Certain matters discussed below are forward-looking statements that involve risks and uncertainties, certain of which are discussed in this report and in other reports filed by the Company with the Securities and Exchange Commission. Actual results might differ materially from results suggested by any forward-looking statements in this report.
The following is a discussion and analysis of the consolidated financial condition and results of operations for the Company for the three months ended March 31, 2003 and 2002. The following should be read in conjunction with the interim Condensed Consolidated Financial Statements and related Notes appearing elsewhere herein.

» **DATA SEGMENT**:
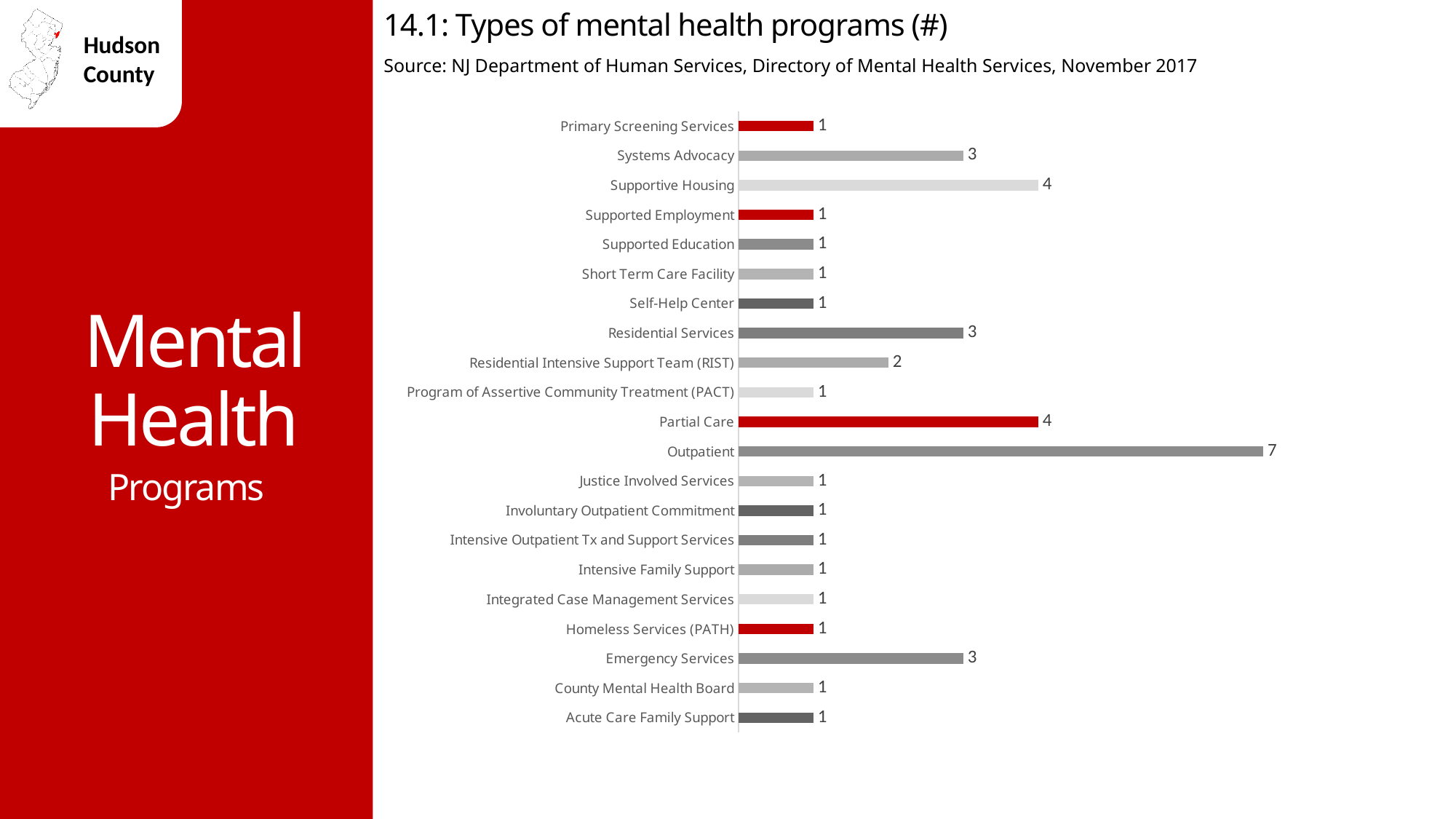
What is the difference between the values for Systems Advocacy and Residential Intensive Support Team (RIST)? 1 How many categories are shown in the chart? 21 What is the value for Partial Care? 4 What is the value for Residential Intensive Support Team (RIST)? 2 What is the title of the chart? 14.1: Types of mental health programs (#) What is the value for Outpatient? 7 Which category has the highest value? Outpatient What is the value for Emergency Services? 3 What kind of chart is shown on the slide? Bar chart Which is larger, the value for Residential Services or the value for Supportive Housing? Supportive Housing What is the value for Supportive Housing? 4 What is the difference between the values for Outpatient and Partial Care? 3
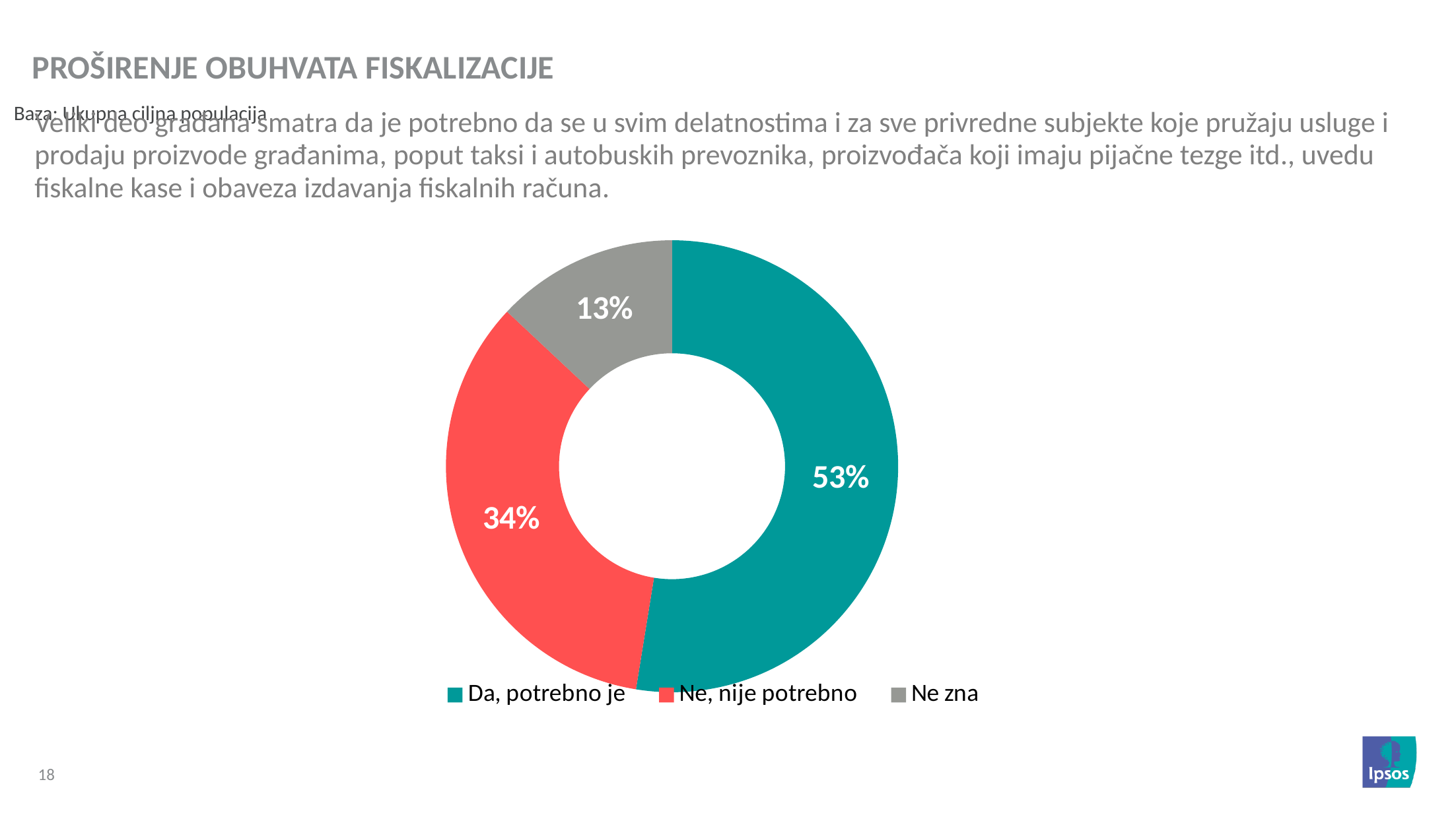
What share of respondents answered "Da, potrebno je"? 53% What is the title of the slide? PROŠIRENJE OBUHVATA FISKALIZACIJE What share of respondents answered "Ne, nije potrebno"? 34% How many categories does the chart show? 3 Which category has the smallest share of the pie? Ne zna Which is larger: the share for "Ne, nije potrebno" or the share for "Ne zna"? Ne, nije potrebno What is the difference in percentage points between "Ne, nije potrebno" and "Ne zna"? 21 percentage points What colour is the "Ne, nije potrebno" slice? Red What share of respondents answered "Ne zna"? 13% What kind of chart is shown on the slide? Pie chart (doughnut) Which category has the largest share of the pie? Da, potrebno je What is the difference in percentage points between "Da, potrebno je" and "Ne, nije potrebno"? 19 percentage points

» **SET OF TASKS**:
**a)** Extract the section of the financial report excerpt from "The following is" to "appearing elsewhere herein.".
**b)** According to the financial report excerpt, what time periods does the discussion and analysis cover?
The data above stands apart from the financial report excerpt.

» **ANSWERS IN ORDER**:
**a)**
The following is a discussion and analysis of the consolidated financial condition and results of operations for the Company for the three months ended March 31, 2003 and 2002. The following should be read in conjunction with the interim Condensed Consolidated Financial Statements and related Notes appearing elsewhere herein.

**b)** The three months ended March 31, 2003 and 2002.